掲載本文:
■ ■ ■ ■ ■ ■ ■

【解決手段】被洗浄物が収容される洗浄槽3と、長手方向に間隔をあけて複数の噴射口12が形成された洗浄ノズル4とを備える。洗浄槽3内に設けられる棚2aまたはその棚に載せられるバスケット27には、被洗浄物の格納部が仕切られて複数設けられる。棚2aまたはバスケット27の下部に、洗浄ノズル4が設けられる。洗浄ノズル4は、噴射口12から液体を噴射しつつ回転可能とされ、洗浄ノズル4の噴射口12は、上方の被洗浄物の格納部と向かい合って形成されている。
【発明の概要】
【発明が解決しようとする課題】
【0005】
多数の容器状の被洗浄物(たとえば哺乳瓶)を一度に洗浄しようとする場合、単なる籠状の汎用ラックに任意に入れただけでは、次のような不都合がある。すなわち、被洗浄物の開口部(たとえば瓶の口部)を下方へ向けた状態で入れても、洗浄時の噴流により被洗浄物が倒れて、内部の洗浄ができないおそれがある。また、被洗浄物が倒れなくても、洗浄ノズル(ノズルアーム)の噴射口との位置関係により、すべての被洗浄物の内部を確実に洗浄できないおそれがある。具体的には、洗浄ノズルには、一定間隔で噴射口が形成されているので、その噴射口と対応した位置に被洗浄物の開口部が配置されていないと、被洗浄物内へ洗浄水が入らず洗浄できない。そのため、従来、容器状の被洗浄物を洗浄する場合、前述したジェットラックのように、噴射ノズル(噴射パイプ)を備えたラックを用いることになる。
【0006】
ところが、この場合も、次のような不都合がある。すなわち、ジェットラック内における噴射ノズルの設置数(ひいては被洗浄物のセット数)に限界がある。噴射ノズルへの通水管を設置できるスペースが限られる上、噴射ノズルの設置本数を増やすと、その分、噴射水の水圧ひいては洗浄効果が下がるので、噴射ノズルの設置数を増やせない。
【0007】
また、ラックごとの洗浄ノズル(ノズルアーム)に加えて、ジェットラック内の噴射ノズルからも水が噴射されるので、その分、水圧が分散され洗浄性能が落ちる。

■ ■ ■ ■ ■ ■ ■

作業目標: 洗浄装置に関する本文を、最後の文の後から引き継いで書き進めてもらえますか？

提供資料:
■ ■ ■ ■ ■ ■ ■

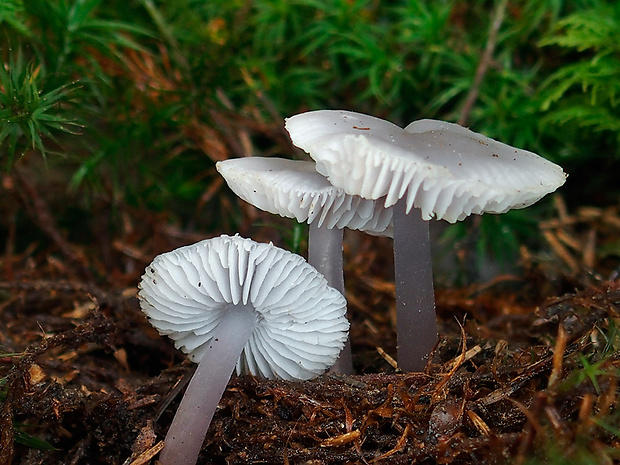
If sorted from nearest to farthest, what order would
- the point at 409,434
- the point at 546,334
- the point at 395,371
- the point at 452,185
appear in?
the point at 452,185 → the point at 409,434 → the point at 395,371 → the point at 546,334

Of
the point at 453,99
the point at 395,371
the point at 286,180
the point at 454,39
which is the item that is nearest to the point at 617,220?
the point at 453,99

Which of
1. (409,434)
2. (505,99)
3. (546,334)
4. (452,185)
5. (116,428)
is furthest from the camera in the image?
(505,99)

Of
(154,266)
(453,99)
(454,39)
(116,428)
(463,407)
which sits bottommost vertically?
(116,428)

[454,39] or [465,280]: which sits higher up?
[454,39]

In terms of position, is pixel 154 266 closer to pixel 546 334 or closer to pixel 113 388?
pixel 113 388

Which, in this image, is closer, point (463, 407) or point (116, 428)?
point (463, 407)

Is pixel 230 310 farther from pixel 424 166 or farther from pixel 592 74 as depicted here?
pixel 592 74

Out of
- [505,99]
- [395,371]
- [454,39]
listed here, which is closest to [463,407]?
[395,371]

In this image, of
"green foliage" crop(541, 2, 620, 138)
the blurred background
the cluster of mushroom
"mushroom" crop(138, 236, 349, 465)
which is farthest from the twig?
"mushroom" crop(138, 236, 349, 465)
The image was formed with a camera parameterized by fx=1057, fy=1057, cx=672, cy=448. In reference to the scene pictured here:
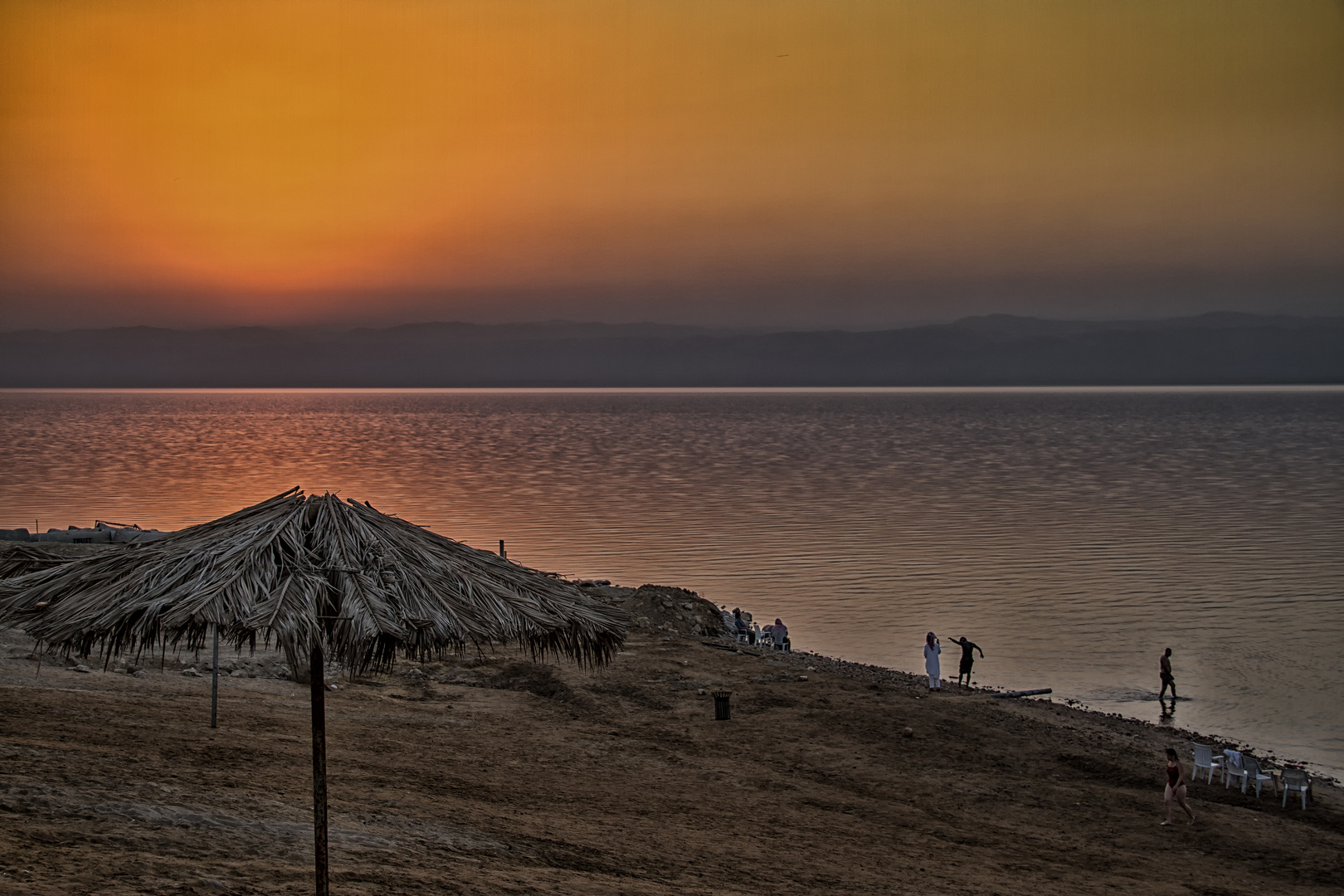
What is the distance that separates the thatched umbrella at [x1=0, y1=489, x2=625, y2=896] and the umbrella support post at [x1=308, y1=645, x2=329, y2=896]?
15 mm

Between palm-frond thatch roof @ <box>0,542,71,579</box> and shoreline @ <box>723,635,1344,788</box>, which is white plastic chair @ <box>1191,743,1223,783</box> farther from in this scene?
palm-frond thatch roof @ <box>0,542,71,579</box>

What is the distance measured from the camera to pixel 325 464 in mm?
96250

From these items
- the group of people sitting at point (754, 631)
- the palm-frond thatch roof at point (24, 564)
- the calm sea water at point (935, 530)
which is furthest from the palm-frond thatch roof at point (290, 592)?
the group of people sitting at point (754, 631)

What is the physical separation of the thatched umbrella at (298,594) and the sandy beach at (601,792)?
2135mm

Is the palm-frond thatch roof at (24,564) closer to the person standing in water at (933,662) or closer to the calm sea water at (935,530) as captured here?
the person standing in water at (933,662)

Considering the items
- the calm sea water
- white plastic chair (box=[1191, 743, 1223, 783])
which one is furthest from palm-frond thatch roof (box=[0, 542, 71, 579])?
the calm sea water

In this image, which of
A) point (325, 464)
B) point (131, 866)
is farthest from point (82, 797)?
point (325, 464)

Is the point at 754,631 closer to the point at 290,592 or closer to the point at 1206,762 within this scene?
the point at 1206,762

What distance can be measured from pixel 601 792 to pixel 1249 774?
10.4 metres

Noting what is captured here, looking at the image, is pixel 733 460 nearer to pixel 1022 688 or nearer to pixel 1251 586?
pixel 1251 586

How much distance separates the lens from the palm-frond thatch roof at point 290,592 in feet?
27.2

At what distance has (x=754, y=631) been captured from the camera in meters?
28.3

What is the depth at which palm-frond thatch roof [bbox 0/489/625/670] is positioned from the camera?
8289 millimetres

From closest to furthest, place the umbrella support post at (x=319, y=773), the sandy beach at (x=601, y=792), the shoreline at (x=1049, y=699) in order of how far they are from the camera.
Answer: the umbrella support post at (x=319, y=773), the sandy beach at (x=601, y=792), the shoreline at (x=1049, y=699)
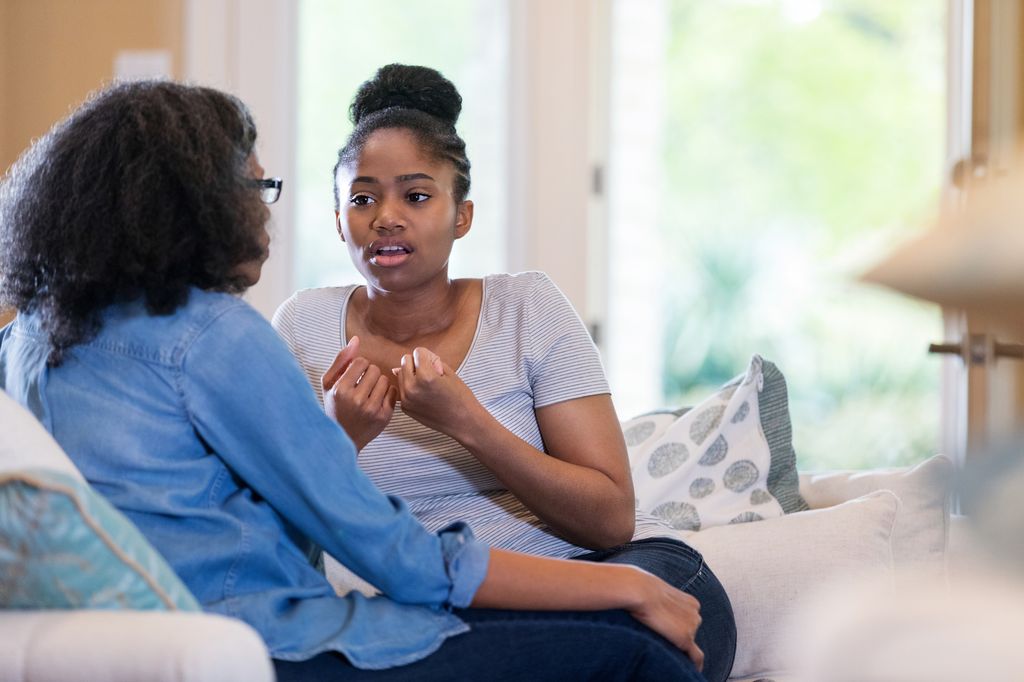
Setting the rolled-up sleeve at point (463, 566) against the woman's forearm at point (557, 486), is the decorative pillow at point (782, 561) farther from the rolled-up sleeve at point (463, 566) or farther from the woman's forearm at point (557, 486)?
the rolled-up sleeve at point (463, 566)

■ ■ ■ ■ ■ ■ ■

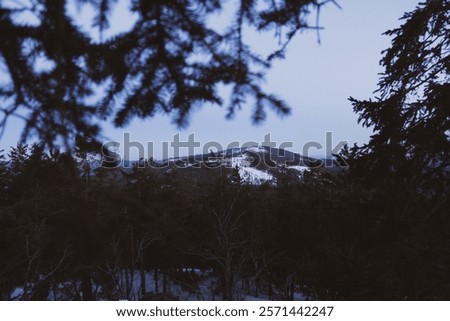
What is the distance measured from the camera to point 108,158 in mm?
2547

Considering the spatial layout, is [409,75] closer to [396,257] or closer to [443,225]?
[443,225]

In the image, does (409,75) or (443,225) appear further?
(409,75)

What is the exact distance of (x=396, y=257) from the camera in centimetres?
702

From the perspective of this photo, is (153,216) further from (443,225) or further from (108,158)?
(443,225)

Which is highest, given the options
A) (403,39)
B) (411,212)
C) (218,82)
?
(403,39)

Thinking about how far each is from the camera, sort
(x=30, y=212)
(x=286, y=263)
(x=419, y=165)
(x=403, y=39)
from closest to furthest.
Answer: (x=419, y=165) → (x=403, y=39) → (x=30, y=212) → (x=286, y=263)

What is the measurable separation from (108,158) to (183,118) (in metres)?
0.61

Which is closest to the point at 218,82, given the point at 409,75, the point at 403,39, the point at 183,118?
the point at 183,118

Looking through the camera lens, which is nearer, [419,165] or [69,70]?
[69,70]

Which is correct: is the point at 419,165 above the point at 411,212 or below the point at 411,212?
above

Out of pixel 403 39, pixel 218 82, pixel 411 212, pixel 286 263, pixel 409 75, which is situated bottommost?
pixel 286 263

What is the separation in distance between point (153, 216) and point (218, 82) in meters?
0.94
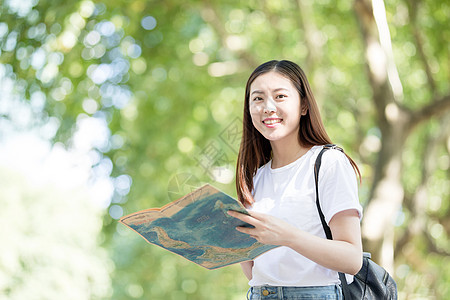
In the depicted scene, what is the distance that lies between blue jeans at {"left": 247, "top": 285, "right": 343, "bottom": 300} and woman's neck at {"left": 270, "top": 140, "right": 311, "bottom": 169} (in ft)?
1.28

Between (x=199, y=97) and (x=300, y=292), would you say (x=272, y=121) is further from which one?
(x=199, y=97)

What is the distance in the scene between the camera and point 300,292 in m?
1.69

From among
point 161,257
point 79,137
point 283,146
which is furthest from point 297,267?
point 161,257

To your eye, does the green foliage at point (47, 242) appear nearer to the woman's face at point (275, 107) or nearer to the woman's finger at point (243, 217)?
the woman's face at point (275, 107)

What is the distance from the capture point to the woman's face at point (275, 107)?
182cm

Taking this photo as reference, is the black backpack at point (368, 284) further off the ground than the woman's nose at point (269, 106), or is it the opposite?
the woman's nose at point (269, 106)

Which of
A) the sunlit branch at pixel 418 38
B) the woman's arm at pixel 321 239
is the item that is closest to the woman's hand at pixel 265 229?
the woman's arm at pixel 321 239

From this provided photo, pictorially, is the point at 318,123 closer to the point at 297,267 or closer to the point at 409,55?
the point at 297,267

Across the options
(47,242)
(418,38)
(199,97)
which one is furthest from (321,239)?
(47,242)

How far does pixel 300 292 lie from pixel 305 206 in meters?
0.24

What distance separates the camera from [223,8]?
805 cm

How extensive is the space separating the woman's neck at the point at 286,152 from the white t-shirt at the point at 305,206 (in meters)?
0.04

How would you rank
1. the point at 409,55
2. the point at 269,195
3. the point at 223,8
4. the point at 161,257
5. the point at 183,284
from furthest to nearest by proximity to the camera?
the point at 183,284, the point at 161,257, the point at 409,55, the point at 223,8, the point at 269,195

■ ■ ■ ■ ■ ■ ■

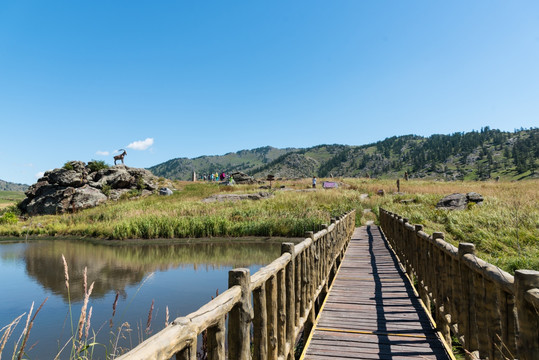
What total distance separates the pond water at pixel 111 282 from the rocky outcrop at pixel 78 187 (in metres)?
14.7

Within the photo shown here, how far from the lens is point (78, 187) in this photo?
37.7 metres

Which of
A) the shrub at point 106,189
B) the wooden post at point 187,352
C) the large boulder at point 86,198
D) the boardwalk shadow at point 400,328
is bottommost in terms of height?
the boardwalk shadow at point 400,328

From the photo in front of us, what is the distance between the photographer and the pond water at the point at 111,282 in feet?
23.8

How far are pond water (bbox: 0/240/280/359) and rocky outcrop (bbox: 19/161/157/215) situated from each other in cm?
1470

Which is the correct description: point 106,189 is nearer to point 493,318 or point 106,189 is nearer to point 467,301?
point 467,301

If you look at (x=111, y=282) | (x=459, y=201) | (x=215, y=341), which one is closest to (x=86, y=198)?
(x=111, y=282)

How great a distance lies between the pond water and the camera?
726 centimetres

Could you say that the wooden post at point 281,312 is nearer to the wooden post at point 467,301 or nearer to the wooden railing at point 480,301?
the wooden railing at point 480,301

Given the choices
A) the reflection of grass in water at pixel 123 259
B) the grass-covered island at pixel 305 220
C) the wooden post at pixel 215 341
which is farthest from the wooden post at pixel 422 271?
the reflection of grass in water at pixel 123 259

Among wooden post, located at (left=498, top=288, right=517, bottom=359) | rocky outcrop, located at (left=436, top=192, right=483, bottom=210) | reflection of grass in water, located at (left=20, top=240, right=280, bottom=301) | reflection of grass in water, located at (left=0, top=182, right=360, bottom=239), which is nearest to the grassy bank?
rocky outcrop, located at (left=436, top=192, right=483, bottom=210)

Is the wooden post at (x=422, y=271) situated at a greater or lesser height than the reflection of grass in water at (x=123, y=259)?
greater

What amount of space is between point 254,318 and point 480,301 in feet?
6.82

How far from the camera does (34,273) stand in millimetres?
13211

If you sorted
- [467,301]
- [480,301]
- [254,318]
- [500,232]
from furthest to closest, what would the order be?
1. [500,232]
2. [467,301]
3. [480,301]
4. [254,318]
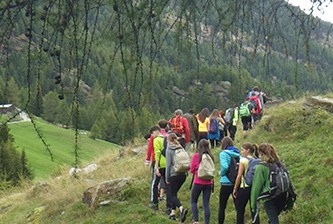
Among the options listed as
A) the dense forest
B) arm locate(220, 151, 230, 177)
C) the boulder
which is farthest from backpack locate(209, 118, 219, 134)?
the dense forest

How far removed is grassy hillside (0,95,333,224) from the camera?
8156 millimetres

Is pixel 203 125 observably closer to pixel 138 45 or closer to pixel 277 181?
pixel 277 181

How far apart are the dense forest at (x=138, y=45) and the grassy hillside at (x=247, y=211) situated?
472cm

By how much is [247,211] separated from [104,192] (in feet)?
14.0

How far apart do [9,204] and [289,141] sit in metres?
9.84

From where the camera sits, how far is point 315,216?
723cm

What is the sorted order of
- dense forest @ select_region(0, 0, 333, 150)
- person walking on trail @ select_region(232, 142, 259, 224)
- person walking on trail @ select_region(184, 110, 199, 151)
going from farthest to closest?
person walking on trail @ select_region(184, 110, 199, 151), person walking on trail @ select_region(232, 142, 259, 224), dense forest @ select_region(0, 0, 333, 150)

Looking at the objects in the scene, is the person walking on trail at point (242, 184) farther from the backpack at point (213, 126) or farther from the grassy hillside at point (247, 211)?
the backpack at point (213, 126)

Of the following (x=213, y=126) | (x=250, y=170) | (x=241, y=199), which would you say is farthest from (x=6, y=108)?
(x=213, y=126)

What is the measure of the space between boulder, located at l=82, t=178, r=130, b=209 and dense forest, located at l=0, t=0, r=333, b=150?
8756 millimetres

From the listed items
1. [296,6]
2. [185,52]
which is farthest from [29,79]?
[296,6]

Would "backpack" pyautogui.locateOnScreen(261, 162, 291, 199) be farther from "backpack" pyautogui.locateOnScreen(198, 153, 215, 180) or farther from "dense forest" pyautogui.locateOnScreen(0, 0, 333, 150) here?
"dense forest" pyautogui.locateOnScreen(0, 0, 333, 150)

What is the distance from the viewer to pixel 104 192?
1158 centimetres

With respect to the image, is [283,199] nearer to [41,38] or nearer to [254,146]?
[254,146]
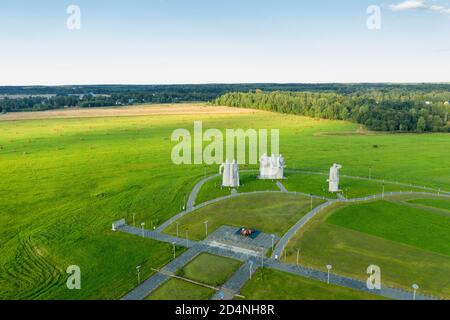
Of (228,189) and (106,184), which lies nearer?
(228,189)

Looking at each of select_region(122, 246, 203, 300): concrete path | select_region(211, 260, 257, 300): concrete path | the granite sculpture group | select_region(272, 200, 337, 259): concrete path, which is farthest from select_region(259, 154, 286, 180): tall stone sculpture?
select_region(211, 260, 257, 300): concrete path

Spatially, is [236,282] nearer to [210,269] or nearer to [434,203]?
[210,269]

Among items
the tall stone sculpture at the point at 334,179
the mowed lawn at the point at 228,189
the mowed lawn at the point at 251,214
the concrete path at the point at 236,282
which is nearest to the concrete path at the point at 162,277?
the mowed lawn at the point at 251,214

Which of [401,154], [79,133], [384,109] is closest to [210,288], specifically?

■ ■ ■ ■ ■ ■ ■

解答:
【0008】
さらに、噴射ノズル(噴射パイプ)に被洗浄物を逆さにかぶせただけでは、洗浄時の噴流により被洗浄物が揺動し、隣接する被洗浄物と接触し、接触音や破損を生じるおそれがある。また、被洗浄物内の底面が噴射ノズル(洗浄パイプ)の上面に当接する場合には、噴射水がうまく当たらず、洗浄できないおそれもある。
【0009】
そこで、本発明が解決しようとする課題は、簡易な構成で、複数の被洗浄物を、容易かつ確実に洗浄できる洗浄器を提供することにある。
【課題を解決するための手段】
【0010】
本発明は、前記課題を解決するためになされたもので、請求項1に記載の発明は、被洗浄物が収容される洗浄槽と、長手方向に間隔をあけて複数の噴射口が形成された洗浄ノズルとを備え、前記洗浄槽内に設けられる棚またはその棚に載せられるバスケットには、被洗浄物の格納部が仕切られて複数設けられ、前記棚またはバスケットの下部に、前記洗浄ノズルが設けられ、この洗浄ノズルは、前記噴射口から液体を噴射しつつ回転可能とされ、前記洗浄ノズルの噴射口は、上方の前記格納部と向かい合って形成されていることを特徴とする洗浄器である。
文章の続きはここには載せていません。